In my article “My view of the book: Wittgenstein’s poker” (5/2/2021), I wrote:

I have not finished my reading of the book, Wittgenstein’s Poker (Copyright 2001 by David Edmonds and John Eidinow), cover to cover, and I suspected that I wouldn’t read through it since it seemed obvious to me a misrepresentation of Wittgenstein.”

Now, having finished the reading of the book cover to cover, I feel that I have better data to defend my opinions about Wittgenstein’s philosophy in his Tractatus (1922).

First, let’s see what are misunderstandings of Tractatus among those “deceased and great philosophers,” Bertrand Russell (1872-1970) and Karl Popper (1902-1994), to name the two.

Bertrand Russell, seventeen years older than Wittgenstein, a well-known mathematician (the author of The Principle of Mathematics) and a philosophy professor at Cambridge University, convinced Wittgenstein to give up his engineering study and become a philosopher student. Wittgenstein took Russell’s mathematical logic course at Cambridge in 1911 and started his ambition to solve the philosophical problems. In spite of his participation of the world war I (1914-1918), Wittgenstein completed this task in seven years, finished his writing, and truthfully and succinctly reflected his thoughts in its preface written in 1918. At the same time, Wittgenstein, sent his writing to Russell for critiquing. Unfortunately, Russell never truly understood Wittgenstein’s philosophy expressed in that writing.

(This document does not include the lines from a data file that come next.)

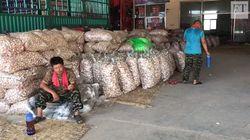 중국의 '불법 깐마늘'은 어떻게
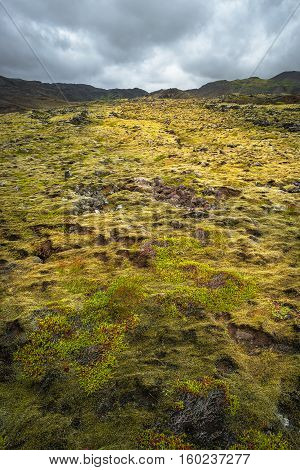 Icelandic Colorful Lava Soil On Iceland, Summer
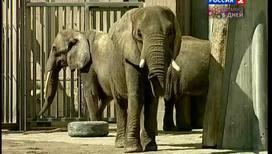 Первый слон в неволе родился в Вене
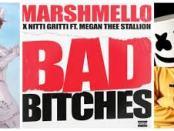 Download Marshmello & Nitti Gritti Bad Bitches Ft Megan Thee Stallion MP3 Download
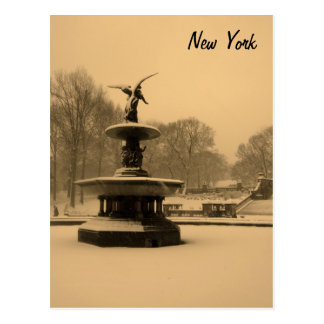 Bethesda Fountain in Winter Postcard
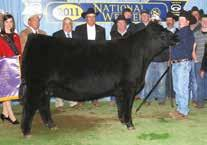 2016 bull +*18505288 tattoo: 115D ERON FIRST CLASS SILVEIRAS FIRST REACTION2510 EXG SARAS DREAM S609 R3 EXG RS FIRST RATE S903 R3 ERON NORTHERN MISS 3114 BR MIDLAND EXAR SARAS DREAM 9809 SITZ DASH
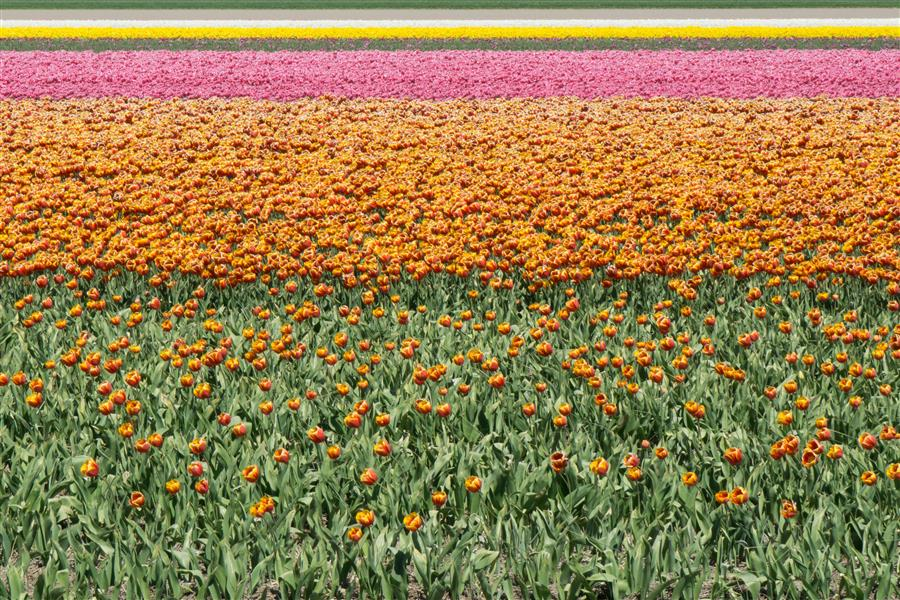 Original art for sale at UGallery.com | Tulip Fields #1 by KIMBERLY POPPE | $145 |  | ' h x ' w | http://www.ugallery.com/photography-tulip-fields-1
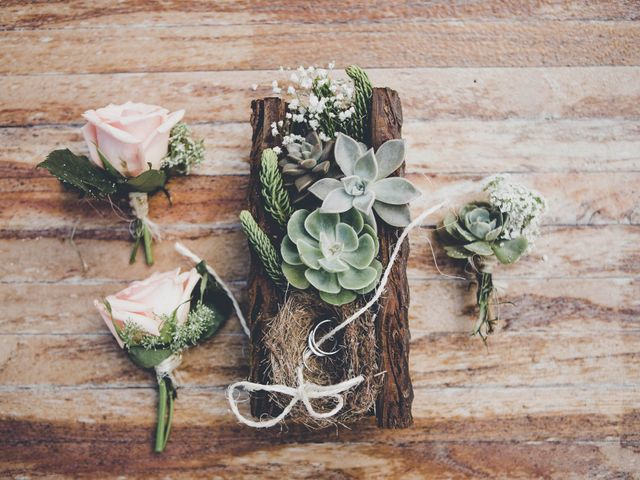 Plantas crasas o suculentas: 20 propuestas para esta nueva tendencia en decoración floral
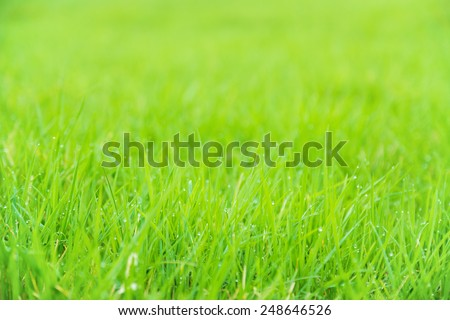 Meadow green lush grass. Closeup. Dew drops. - stock photo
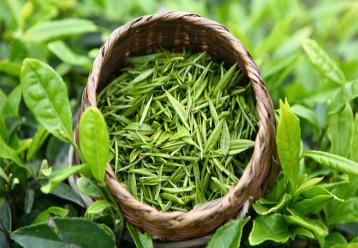 茶叶水分测定方法标准|茶叶标准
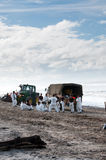 Rena oil spill clean up workers Royalty Free Stock Photos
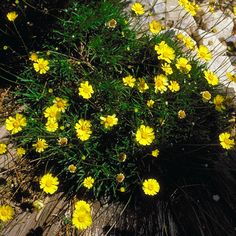 Angelita Daisy: good for small spaces | Photo from AZ Arboretum | 13 Flowers for the Southwest Desert | - Page 8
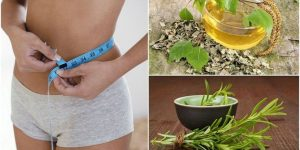 ervas para perder peso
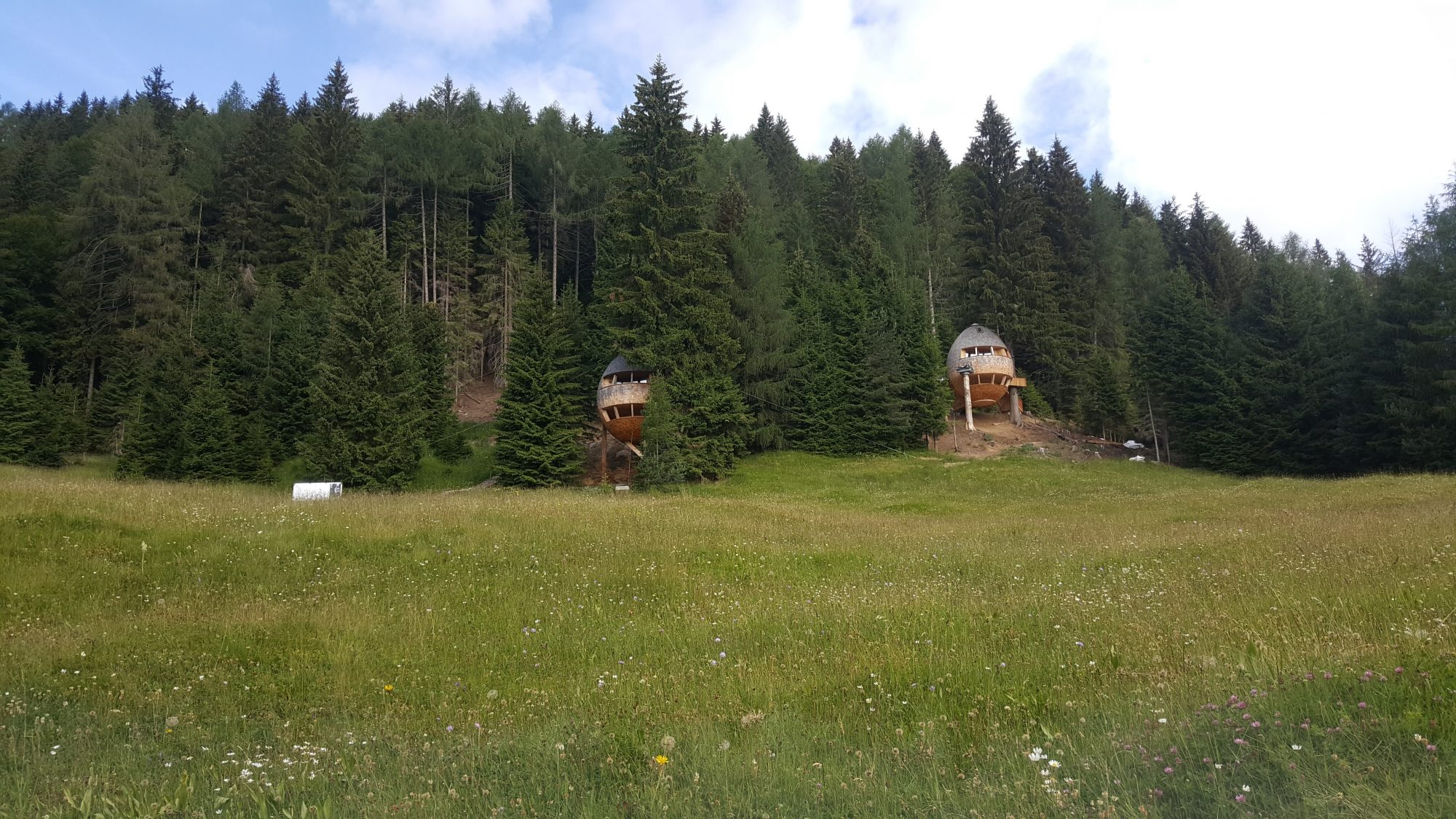 Treehouse of Malga Priu | The Italian Wanderer
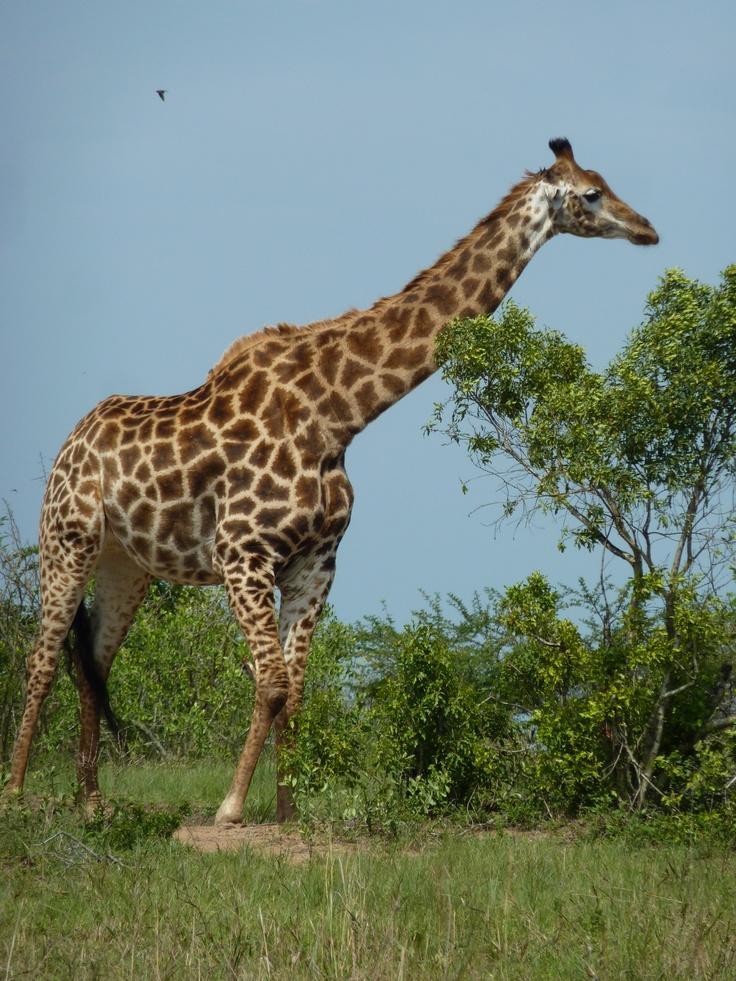 The Giraffe with her beautifull eyelashes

Russell’s misunderstanding seems rather mysterious, so I will put it on side for now and concentrate on Karl Popper’s misunderstanding of Wittgenstein’s philosophy.

Karl Popper, thirteen years younger than Wittgenstein, a Viennese like Wittgenstein, a converted Jewish offspring like Wittgenstein, decided to make Wittgenstein his enemy in his philosophical endeavor (page 5 of Wittgenstein’s poker, “Popper saw Wittgenstein as philosophy’s ultimate enemy.”) Therefore, he annoyed, to say the least, and angered Wittgenstein greatly on October 25, 1946, while Wittgenstein had little idea who Karl Popper was and had never met him before attending that dramatic MSC meeting, leaving the legendary tale about Wittgenstein’s poker during Popper’s professional lifespan and beyond.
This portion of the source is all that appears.